Die Bewohner des Gebäudes Nummer 7 seien wohlhabende Bauern gewesen, erklärt Jürgen Hestler beim Rundgang durch das Haus, das nun der Gemeinde Weissach gehört und vom Heimatverein betreut wird. Zwar stammen nicht sämtliche Möbel und Gegenstände in den Räumen aus dem Besitz der Familie, aber alle Stücke kommen aus dem Weissacher Tal.

„Wir versuchen, es authentisch zu halten“, sagt der Historiker Jürgen Hestler über das Bauernhausmuseum. Sein Traum ist es, das Gebäude, das die meiste Zeit im Dornröschenschlaf liegt, mit mehr Leben zu füllen, ein „Mitmachmuseum“ einzurichten. Für dieses Projekt hat Jürgen Hestler einige Pädagogikstudenten gewinnen können, die in den kommenden Monaten erarbeiten, wie dieses „Lernen vor Ort“ aussehen könnte.

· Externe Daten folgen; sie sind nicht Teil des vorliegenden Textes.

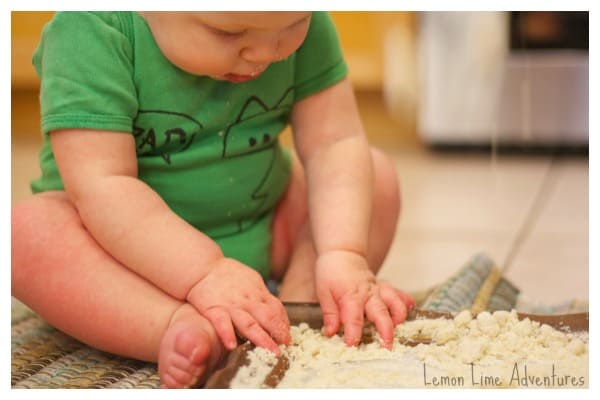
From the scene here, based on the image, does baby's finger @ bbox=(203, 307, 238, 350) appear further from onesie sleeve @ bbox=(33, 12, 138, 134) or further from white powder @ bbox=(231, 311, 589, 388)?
onesie sleeve @ bbox=(33, 12, 138, 134)

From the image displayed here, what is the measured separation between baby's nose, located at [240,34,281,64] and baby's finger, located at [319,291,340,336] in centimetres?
16

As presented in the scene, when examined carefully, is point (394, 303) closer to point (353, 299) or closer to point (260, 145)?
point (353, 299)

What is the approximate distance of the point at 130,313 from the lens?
0.53 m

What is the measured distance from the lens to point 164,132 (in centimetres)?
59

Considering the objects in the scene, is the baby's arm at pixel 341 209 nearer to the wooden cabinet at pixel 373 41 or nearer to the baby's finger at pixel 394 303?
the baby's finger at pixel 394 303

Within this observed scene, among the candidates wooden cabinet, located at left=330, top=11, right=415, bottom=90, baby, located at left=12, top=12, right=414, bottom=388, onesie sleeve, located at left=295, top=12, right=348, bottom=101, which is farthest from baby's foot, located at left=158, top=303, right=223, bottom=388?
wooden cabinet, located at left=330, top=11, right=415, bottom=90

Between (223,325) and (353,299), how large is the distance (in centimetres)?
10

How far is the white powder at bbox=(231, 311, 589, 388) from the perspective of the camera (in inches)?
18.7

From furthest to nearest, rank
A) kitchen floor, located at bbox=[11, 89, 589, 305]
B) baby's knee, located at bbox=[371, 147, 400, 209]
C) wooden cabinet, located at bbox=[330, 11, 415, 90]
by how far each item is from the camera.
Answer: wooden cabinet, located at bbox=[330, 11, 415, 90] < kitchen floor, located at bbox=[11, 89, 589, 305] < baby's knee, located at bbox=[371, 147, 400, 209]

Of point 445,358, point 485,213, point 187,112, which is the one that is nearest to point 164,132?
point 187,112

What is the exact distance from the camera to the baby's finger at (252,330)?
1.64 feet

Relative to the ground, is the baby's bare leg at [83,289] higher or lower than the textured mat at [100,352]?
higher

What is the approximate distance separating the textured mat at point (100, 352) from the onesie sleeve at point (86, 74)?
0.15m

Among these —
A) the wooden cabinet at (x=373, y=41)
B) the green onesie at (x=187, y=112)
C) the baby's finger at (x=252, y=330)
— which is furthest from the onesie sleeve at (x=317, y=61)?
the wooden cabinet at (x=373, y=41)
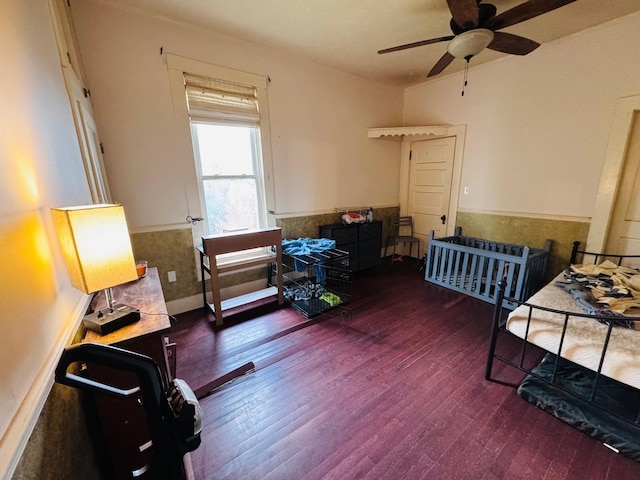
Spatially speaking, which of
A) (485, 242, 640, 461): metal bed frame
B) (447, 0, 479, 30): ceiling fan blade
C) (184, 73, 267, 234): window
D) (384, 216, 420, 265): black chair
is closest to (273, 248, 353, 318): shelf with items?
(184, 73, 267, 234): window

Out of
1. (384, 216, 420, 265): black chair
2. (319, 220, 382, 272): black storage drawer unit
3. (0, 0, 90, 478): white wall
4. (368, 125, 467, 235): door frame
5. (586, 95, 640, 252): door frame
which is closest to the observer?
(0, 0, 90, 478): white wall

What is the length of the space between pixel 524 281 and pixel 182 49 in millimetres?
4175

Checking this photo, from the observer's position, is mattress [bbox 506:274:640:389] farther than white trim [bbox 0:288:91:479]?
Yes

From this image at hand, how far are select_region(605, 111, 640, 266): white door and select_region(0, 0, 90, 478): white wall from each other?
439 cm

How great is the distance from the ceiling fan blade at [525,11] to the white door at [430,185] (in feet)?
6.79

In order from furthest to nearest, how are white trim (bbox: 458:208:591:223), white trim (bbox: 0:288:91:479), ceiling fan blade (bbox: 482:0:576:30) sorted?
white trim (bbox: 458:208:591:223), ceiling fan blade (bbox: 482:0:576:30), white trim (bbox: 0:288:91:479)

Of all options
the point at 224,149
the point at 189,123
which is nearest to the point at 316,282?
the point at 224,149

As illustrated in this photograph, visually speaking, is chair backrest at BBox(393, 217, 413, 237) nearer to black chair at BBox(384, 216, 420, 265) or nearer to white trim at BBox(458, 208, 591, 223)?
black chair at BBox(384, 216, 420, 265)

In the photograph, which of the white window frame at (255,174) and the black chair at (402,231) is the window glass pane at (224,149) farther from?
the black chair at (402,231)

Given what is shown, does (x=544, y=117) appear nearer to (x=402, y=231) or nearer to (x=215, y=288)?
(x=402, y=231)

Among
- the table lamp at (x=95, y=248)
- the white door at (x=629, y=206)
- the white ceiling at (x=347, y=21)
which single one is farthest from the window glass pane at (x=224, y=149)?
the white door at (x=629, y=206)

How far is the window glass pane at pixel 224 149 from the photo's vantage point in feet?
8.98

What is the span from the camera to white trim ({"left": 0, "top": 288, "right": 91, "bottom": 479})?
1.78 ft

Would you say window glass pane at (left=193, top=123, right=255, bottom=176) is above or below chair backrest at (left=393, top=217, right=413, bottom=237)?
above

Schauweinberg und Webstühle

Gerätschaften gibt es mehr als genug im geräumigen Haus, manche in mehrfacher Ausführung. Ein wichtiger Schritt sei es, „alle Geräte und Maschinen im Haus wieder in Gang zu bringen“, sagt Hestler – vom Webstuhl bis zur Dreschmaschine in der alten Scheune. Obendrein hat der Heimatverein Werkstätten eines Wagners, eines Schmieds und eines Drechslers sowie eine Schusterwerkstatt vermacht bekommen. Schon jetzt wird immer wieder mal an den zwei Webstühlen geschafft. Auf der ehemaligen Bleichwiese hinter dem Haus hat der Heimatverein einen Schauweinberg mit alten robusten Rebensorten angelegt, der nach traditionellen Methoden bewirtschaftet wird. Als eine weitere Aktion schwebt Jürgen Hestler beispielsweise vor, einen Waschtag wie anno dazumal nachzuvollziehen. Ob hölzernes Waschbrett oder handbetriebene Wäscheschleuder – in der einstigen Waschküche steht alles, was fleißige Waschfrauen und -männer brauchen. „Wenn der Opa mit dem Enkel hierher kommt, ist das toll“ sagt Jürgen Hestler.

Der Traum des Vereinsvorsitzenden ist auch ein Erntetag, bei dem Pferde vor den Wagen in der Scheuer gespannt werden, und dann geht es aufs Feld, wie einst in Tante Friedas Kindheit. Jürgen Hestler weiß, wie das aussehen müsste. Denn Fotos solcher Ernteszenen aus dem Weissacher Tal sind erhalten: Im Großformat hängen sie an den Wänden der Scheune.

Die nächste Aktion des Vereins findet am Tag des Schwäbischen Waldes, dem 18. September, statt: Dann öffnet in Tante Friedas Haus für einen Tag eine Bauernschenke ihre Türen.